Problems with small files
and HDFS
A small file is one which
is significantly smaller than the HDFS block size. If you’re storing small
files, then you probably have lots of them (otherwise you wouldn’t turn to
Hadoop), and the problem is that HDFS can’t handle lots of files.
Every file, directory and
block in HDFS is represented as an object in the name node’s memory, each of
which occupies 150 bytes, as a rule of thumb. So, 10 million files, each using a
block, would use about 3 gigabytes of memory. Scaling up much beyond this level
is a problem with current hardware. Certainly, a billion files are not
feasible.
Furthermore, HDFS is not
geared up to efficiently accessing small files: it is primarily designed for
streaming access of large files. Reading through small files normally causes
lots of seeks and lots of hopping from data node to data node to retrieve each
small file, all of which is an inefficient data access pattern
Problems with small files and MapReduce
Map tasks usually process
a block of input at a time (using the default FileInputFormat). If the
file is very small and there are a lot of them, then each map task processes
very little input, and there are a lot more map tasks, each of which imposes
extra bookkeeping overhead. Compare a 1GB file broken into 16 64MB blocks, and
10,000 or so 100KB files. The 10,000 files use one map each, and the job time
can be tens or hundreds of times slower than the equivalent one with a single
input file.
There are a couple of
features to help alleviate the bookkeeping overhead: task JVM reuse for running
multiple map tasks in one JVM, thereby avoiding some JVM startup overhead (see
the mapred.job.reuse.jvm.num. tasks property),
and MultiFileInputSplit which can run more than one split per map.
In general Hadoop handles
big files very well, but when the files are small, it just passes each small
file to a map () function, which is not very efficient because it will create a
large number of mappers. For example, the 1,000’s files of size (2 to 3 MB)
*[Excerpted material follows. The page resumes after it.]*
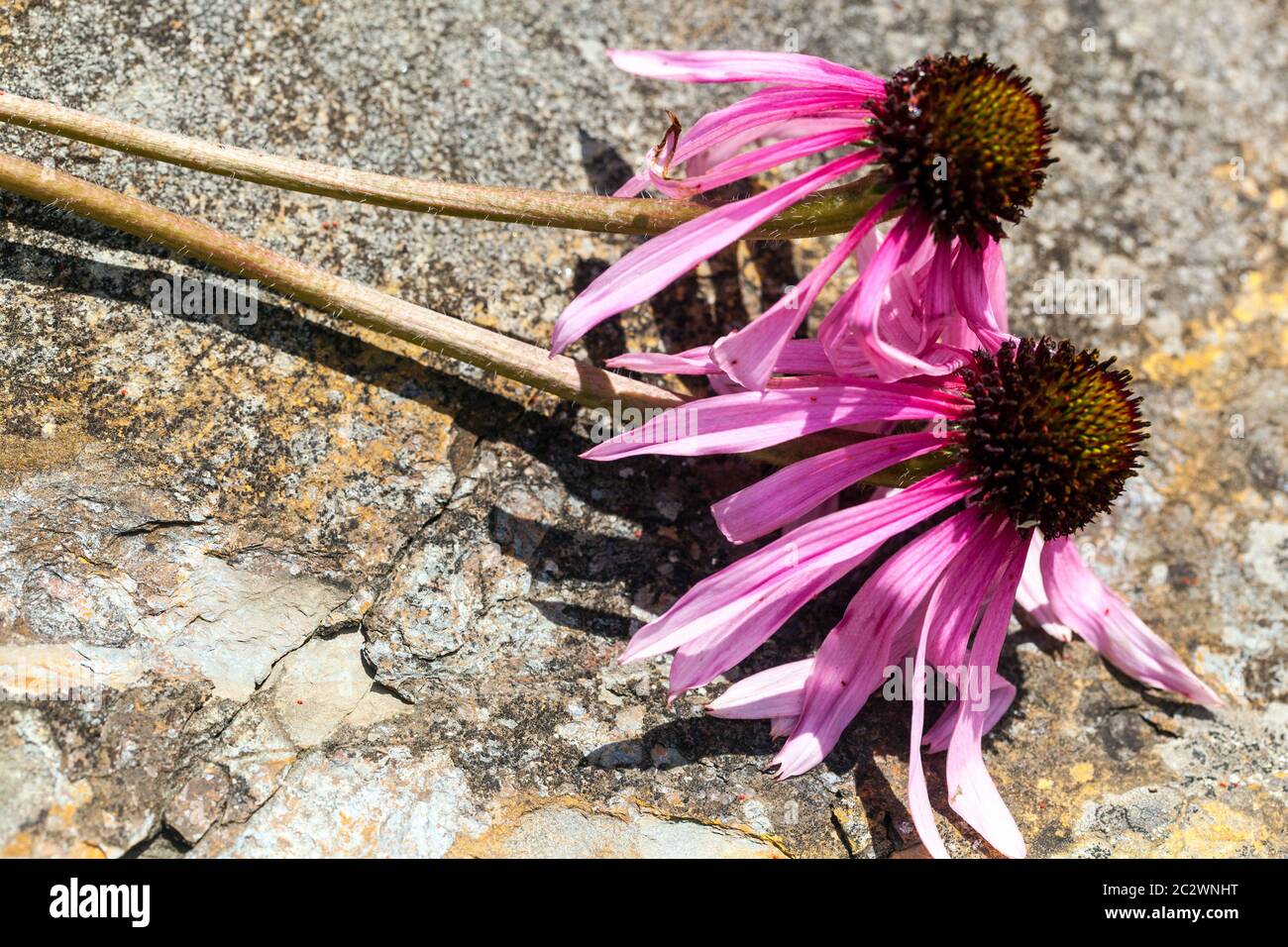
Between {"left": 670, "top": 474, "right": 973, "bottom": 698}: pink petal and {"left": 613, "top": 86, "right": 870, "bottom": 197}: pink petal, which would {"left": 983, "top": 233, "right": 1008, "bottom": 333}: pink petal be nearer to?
{"left": 613, "top": 86, "right": 870, "bottom": 197}: pink petal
will need 1,000 mappers which very inefficient. Having too many small files can
therefore be problematic in Hadoop. To solve this problem, we should merge many
of these small files into one and then process them. And note that Hadoop is
mainly designed for batch-processing a large volume of data rather than
processing many small files. The main purpose of solving the small files
problem is to speed up the execution of a Hadoop program by combining small
files into bigger files. Solving the small files problem will shrink the number
of map() functions executed and hence will improve the overall performance of a
Hadoop job.
The small size problem is 2 folds.
1) Small File problem in HDFS:
Storing lot of small
files which are extremely smaller than the block size cannot be efficiently
handled by HDFS. Reading through small files involve lots of seeks and lots of
hopping between data node to data node, which is in turn inefficient data
processing.
In name node’s memory,
every file, directory, and the block in HDFS is represented as an object. Each
of these objects is in the size of around 300 bytes. If we consider around 20 million
small files, each of these files will be using a separate block. That will
cause to a use of around 6 gigabytes of memory. With the hardware limitations
have, scaling up beyond this level is a problem. With a lot of files, the
memory required to store the metadata is high and cannot scale beyond a limit
2) Small File problem in MapReduce:
In MapReduce, Map task
process a block of data at a time. Many small files mean lots of blocks – which
means lots of tasks, and lots of book keeping by Application Master. This will
slow the overall cluster performance compared to large files processing.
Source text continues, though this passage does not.